Nicht ohne mein Deo

Neben dem Smartphone gibt es noch einige andere Dinge, auf die Jugendliche im Alltag nicht verzichten möchten. Dazu gehört überraschenderweise auch das Deo.

Wie kommt das?

Gerade der mit dem Beginn der Pubertät stärker riechende eigene Köpergeruch ist den Jugendlichen eher peinlich. Die allermeisten empfinden ihn gar bei sich und anderen als eklig. Das Gefühl, unangenehm zu riechen, soll auf jeden Fall verhindert werden. Im Extremfall werden Jugendliche sogar wegen ihres Schweißgeruches gemobbt – und sie mobben andere dafür.

Ohne Deo gehen daher die meisten Jugendlichen gar nicht erst aus dem Haus. Es ist auch in Sport- und Schultaschen ein ständiger Begleiter, der hilft, die unliebsamen Begleiterscheinungen des Erwachsenwerdens zu kontrollieren. 83 Prozent der in der Studie befragten Jugendlichen nutzen Deo daher täglich beziehungsweise mehrmals täglich. Dies sind die Ergebnisse einer tiefenpsychologisch-repräsentativen Studie mit Jugendlichen und jungen Erwachsenen im Auftrag des IKW.

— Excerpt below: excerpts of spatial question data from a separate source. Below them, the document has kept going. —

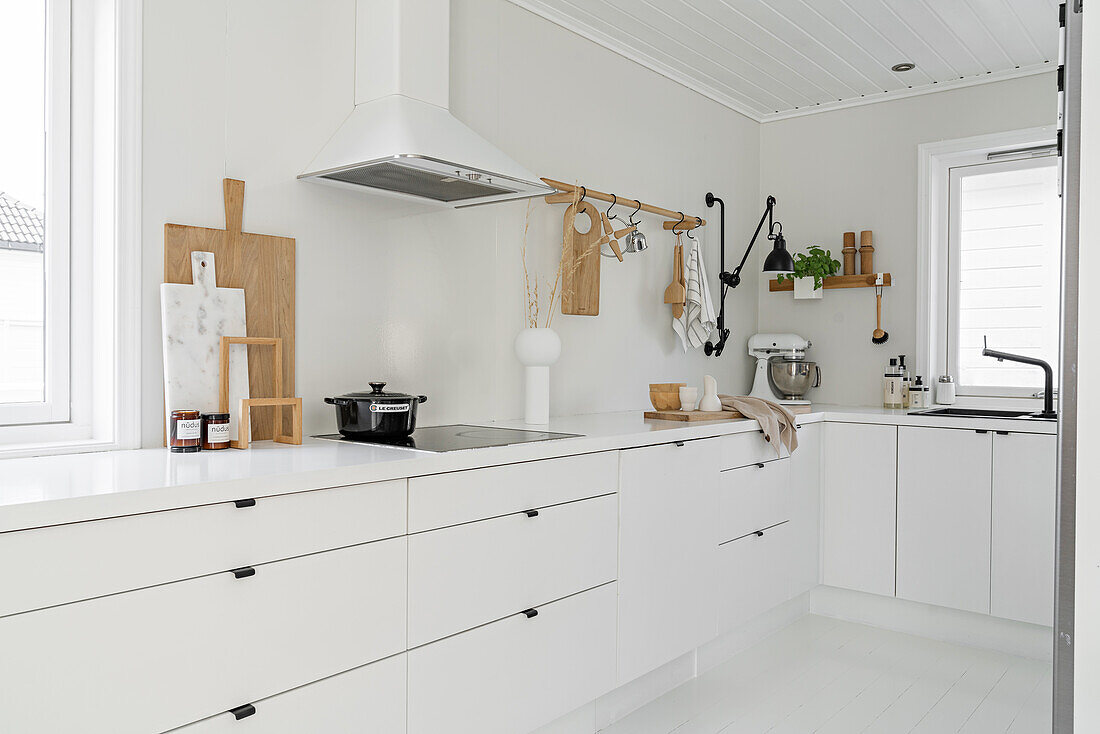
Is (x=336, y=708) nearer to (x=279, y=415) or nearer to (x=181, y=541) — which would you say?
(x=181, y=541)

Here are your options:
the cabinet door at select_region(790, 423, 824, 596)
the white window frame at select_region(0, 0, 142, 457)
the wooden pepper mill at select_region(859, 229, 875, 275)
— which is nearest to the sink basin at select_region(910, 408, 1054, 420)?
the cabinet door at select_region(790, 423, 824, 596)

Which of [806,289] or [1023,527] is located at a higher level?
[806,289]

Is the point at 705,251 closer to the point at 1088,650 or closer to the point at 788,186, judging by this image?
the point at 788,186

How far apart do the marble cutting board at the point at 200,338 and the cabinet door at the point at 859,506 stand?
8.25ft

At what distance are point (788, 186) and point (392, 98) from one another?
2696 millimetres

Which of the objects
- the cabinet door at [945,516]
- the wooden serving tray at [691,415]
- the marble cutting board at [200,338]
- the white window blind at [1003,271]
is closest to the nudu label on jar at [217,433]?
the marble cutting board at [200,338]

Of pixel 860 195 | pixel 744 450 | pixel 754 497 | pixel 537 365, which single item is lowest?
pixel 754 497

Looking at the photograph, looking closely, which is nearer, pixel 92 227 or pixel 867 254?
pixel 92 227

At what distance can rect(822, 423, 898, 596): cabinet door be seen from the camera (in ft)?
11.3

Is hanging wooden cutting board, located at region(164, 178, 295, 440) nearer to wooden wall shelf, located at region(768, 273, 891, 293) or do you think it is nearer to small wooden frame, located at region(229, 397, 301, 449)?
small wooden frame, located at region(229, 397, 301, 449)

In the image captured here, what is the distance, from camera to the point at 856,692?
281 centimetres

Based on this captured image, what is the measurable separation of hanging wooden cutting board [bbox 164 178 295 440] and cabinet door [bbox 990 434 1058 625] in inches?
104

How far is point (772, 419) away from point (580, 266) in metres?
0.94

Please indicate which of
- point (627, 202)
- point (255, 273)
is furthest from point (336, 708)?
point (627, 202)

Bildnachweis: Dan Race/fotolia

Für 81 Prozent kann Deo sogar dazu dienen, das eigene Selbstwertgefühl zu stärken. Und dies hat einen psychologisch interessanten Hintergrund. Der eigene Körpergeruch ist eng geknüpft an die in der Pubertät aufkeimende Sexualität. In der Pubertät wird es den jungen Menschen im tatsächlichen wie übertragenen Sinne häufiger ‚heiß‘. Erkennbar ist das am Körpergeruch. Die Jugendlichen verspüren, was sie ausstrahlen. Anziehung und Ablehnung wird nicht zuletzt an den Pheromonen festgemacht. Mit Hilfe des Deos soll also nicht nur der eigene Geruch kaschiert und ein „idealer“, anziehender Duft verbreitet werden. Auch die verräterischen Pheromone sollen überdeckt werden. Das verleiht den Jugendlichen und jungen Erwachsenen nicht nur mehr Sicherheit im Umgang mit Freunden. Auch beim Zusammentreffen mit dem andern Geschlecht gehen sie damit auf Nummer sicher, vermeiden Peinlichkeiten und das Risiko, dass man sie ablehnt, weil man sie nicht riechen kann.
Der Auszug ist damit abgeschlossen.